Wallach’s team also offers Small Undergraduate Research Grants (SURGs), which provide $500–$1,000 to undergraduate students for materials and supplies, and SURG Crosswalk (SURG/CW), which provide additional funding to students who collaborate across departments and create truly interdisciplinary research projects. All SURG and SURF recipients, as well as many other undergraduates, present at Meeting of the Minds, which happens annually at the end of the spring semester.

One of the funders for undergraduate research is Don Stitzenberg (S’63, Life Trustee) and his wife, Peggy. Stitzenberg became friends with the late Barbara Lazarus, who founded the undergraduate research program at Carnegie Mellon. The couple was enthused with her efforts and directed their funding to help her and her team.

Since then, the Stitzenbergs have received many thank-you notes from SURG and SURF students in all fields supported through funds from their endowed account. Peggy insists on saving all of the notes, because she’s convinced that some of these students will become famous. She’s not far off—in 2009, PigPen Theatre received a SURG grant and presented at Meeting of the Minds about their idea of creating a theater experience that integrates lighting effects, audience interaction, and live music. Since then, they regularly tour the country, have produced their plays Off-Broadway, and have even given a TedX talk. The New Yorker has reviewed the troupe, stating that “it’s like watching child geniuses at play.”

V12n2 Unknown MinThe Stitzenbergs visited Meeting of the Minds a few years ago. Peggy listened with interest as a student launched into a description of her research. Neither of the Stitzenbergs had any idea what the student was talking about—but they didn’t mind, they were just excited by her passion. “The fact that we didn’t understand anything didn’t bother her at all; she was enthusiastic and continued to explain her work,” recalls Don.

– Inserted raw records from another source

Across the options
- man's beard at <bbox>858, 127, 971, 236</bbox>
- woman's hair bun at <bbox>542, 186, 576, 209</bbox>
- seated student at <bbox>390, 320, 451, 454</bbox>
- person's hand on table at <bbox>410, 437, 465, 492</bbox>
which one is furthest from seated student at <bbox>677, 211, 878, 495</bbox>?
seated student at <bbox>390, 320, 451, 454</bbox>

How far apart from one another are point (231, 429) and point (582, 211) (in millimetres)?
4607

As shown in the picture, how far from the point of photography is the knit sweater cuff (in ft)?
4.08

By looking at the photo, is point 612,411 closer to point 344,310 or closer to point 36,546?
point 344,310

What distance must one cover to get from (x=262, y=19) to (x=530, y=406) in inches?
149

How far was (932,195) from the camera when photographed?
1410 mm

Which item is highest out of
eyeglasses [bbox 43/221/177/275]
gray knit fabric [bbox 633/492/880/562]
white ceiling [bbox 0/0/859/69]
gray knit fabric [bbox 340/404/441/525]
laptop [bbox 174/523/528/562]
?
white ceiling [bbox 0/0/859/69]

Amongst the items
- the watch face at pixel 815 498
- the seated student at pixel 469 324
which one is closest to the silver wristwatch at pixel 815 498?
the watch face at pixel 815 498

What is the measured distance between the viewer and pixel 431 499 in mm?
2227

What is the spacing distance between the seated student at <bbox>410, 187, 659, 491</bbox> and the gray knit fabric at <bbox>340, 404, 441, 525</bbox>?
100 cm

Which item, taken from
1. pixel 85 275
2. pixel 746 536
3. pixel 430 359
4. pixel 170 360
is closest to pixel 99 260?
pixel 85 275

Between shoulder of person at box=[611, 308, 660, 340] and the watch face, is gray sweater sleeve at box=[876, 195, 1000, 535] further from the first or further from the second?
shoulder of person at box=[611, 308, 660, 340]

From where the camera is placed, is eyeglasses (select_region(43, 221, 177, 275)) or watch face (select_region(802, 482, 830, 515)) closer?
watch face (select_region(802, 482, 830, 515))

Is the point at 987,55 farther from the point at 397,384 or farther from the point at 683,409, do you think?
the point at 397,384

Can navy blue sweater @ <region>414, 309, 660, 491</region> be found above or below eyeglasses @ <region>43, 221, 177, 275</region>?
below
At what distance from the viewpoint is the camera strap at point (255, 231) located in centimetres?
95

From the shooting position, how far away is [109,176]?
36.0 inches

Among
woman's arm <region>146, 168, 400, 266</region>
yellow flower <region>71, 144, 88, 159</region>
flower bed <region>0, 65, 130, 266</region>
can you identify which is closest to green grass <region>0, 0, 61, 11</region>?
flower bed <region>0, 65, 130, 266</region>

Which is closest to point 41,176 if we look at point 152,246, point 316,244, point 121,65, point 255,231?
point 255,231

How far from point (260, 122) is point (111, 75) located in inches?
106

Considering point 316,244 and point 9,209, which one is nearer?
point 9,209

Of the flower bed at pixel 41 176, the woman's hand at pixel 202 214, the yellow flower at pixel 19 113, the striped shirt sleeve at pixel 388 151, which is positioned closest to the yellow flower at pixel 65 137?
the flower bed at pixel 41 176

The diversity of undergraduate research that Wallach’s office oversees represents everything from psychology to engineering to the arts. There are scientific poster sessions, plans for robotic wheelchairs, PowerPoint presentations, poetry readings, and short films side by side.

“What’s ideal about this particular kind of research symposium,” says Wallach, “is that you get a peek into Carnegie Mellon’s living room. There are so many nooks and crannies and wonderful things happening across campus, but there isn’t a map that lets you get there easily. This allows you an up close and personal look—an insider’s view—into our campus and its creativity that you can’t get anywhere else.”

For Botnick, the race to finish is on. Last fall and winter, she had to edit the scenes that would bring her script to life. The soundtrack also needed to be added. Before filming began, she had commissioned Alex Petti (CMU’15) to compose the music. The two had discussed her script—she described each scene, the movements of the choreography, and sometimes she demonstrated moves. He sent her samples based on her input, and she was thrilled with what he created. During filming, they used tracks created by Petti on his computer. For the final edits, though, a group of CMU music students had recorded Petti’s compositions, which had to be added to the film’s final version.

Somehow everything got done, and Botnick joins her peers at the Meeting of the Minds on May 6th, presenting “Still Burning,” her finished dance narrative film. Viewers see Girl, the female lead, capture the heart of Ethan, the male lead. Throughout the film, as they move into deeper stages of their relationship, Girl struggles to truly love Ethan.

“It explores themes of love, fear, human fragility, and strength,” Botnick says. After the film’s May 6 premiere at the Meeting of the Minds symposium in the Cohon University Center, she plans to submit her work to a few film festivals and perhaps upload it online for potential viewing by an international audience.

The process didn’t just bring a dream to life for her—it showed her the career path that she wants to be on. She’s applying for graduate school at CMU’s Heinz College for an MA in Entertainment Industry Management, as she ultimately wants to move to Los Angeles and continue working on dance narrative films, making them more commercially viable.

“Dance films are definitely the dream,” she says.